[Start of Dataset records]

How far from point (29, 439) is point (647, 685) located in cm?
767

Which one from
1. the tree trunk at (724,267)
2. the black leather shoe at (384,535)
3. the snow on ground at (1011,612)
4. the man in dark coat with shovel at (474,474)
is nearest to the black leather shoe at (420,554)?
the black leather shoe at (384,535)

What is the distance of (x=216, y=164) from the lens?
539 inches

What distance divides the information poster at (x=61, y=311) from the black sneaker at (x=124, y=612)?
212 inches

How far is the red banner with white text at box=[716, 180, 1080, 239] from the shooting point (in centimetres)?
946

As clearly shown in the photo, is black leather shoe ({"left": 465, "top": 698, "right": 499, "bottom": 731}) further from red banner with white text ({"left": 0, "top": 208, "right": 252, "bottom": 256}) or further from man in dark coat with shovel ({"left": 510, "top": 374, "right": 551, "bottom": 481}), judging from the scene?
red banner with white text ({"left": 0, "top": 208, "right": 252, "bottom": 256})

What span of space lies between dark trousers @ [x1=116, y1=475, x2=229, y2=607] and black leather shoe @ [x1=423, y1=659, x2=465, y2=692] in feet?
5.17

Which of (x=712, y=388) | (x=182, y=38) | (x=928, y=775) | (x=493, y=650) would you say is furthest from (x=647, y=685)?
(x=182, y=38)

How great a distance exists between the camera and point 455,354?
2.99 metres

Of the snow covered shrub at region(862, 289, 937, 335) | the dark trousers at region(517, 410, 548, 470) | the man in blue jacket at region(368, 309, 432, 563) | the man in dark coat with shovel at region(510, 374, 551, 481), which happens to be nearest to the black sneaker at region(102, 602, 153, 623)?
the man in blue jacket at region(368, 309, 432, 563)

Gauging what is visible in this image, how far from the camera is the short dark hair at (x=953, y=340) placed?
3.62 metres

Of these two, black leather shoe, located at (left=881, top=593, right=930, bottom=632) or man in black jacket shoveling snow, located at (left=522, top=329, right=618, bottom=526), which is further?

[End of Dataset records]

## [Aim of the exercise]
Turn all of the data above into a numbered list, one item per line, with the blank lines left out.

## [Response to the task]
1. How far from point (29, 439) is point (647, 685) located in cm?
2. 767
3. Which one from
4. 1. the tree trunk at (724,267)
5. 2. the black leather shoe at (384,535)
6. 3. the snow on ground at (1011,612)
7. 4. the man in dark coat with shovel at (474,474)
8. is nearest to the black leather shoe at (420,554)?
9. the black leather shoe at (384,535)
10. What is the distance of (x=216, y=164) from the lens?
11. 539 inches
12. What distance divides the information poster at (x=61, y=311) from the black sneaker at (x=124, y=612)?
13. 212 inches
14. How far is the red banner with white text at box=[716, 180, 1080, 239] from the shooting point (in centimetres)?
15. 946
16. As clearly shown in the photo, is black leather shoe ({"left": 465, "top": 698, "right": 499, "bottom": 731}) further from red banner with white text ({"left": 0, "top": 208, "right": 252, "bottom": 256}) or further from man in dark coat with shovel ({"left": 510, "top": 374, "right": 551, "bottom": 481}), judging from the scene?
17. red banner with white text ({"left": 0, "top": 208, "right": 252, "bottom": 256})
18. What span of space lies between dark trousers @ [x1=116, y1=475, x2=229, y2=607] and black leather shoe @ [x1=423, y1=659, x2=465, y2=692] in feet?
19. 5.17
20. Which of (x=712, y=388) | (x=182, y=38) | (x=928, y=775) | (x=493, y=650) would you say is furthest from (x=647, y=685)?
21. (x=182, y=38)
22. How great a distance exists between the camera and point 455,354?
23. 2.99 metres
24. Of the snow covered shrub at region(862, 289, 937, 335) | the dark trousers at region(517, 410, 548, 470) | the man in blue jacket at region(368, 309, 432, 563) | the man in dark coat with shovel at region(510, 374, 551, 481), which happens to be nearest to the black sneaker at region(102, 602, 153, 623)?
25. the man in blue jacket at region(368, 309, 432, 563)
26. Gauging what is visible in this image, how far from the camera is the short dark hair at (x=953, y=340) placed?
27. 3.62 metres
28. Of these two, black leather shoe, located at (left=881, top=593, right=930, bottom=632) or man in black jacket shoveling snow, located at (left=522, top=329, right=618, bottom=526), which is further?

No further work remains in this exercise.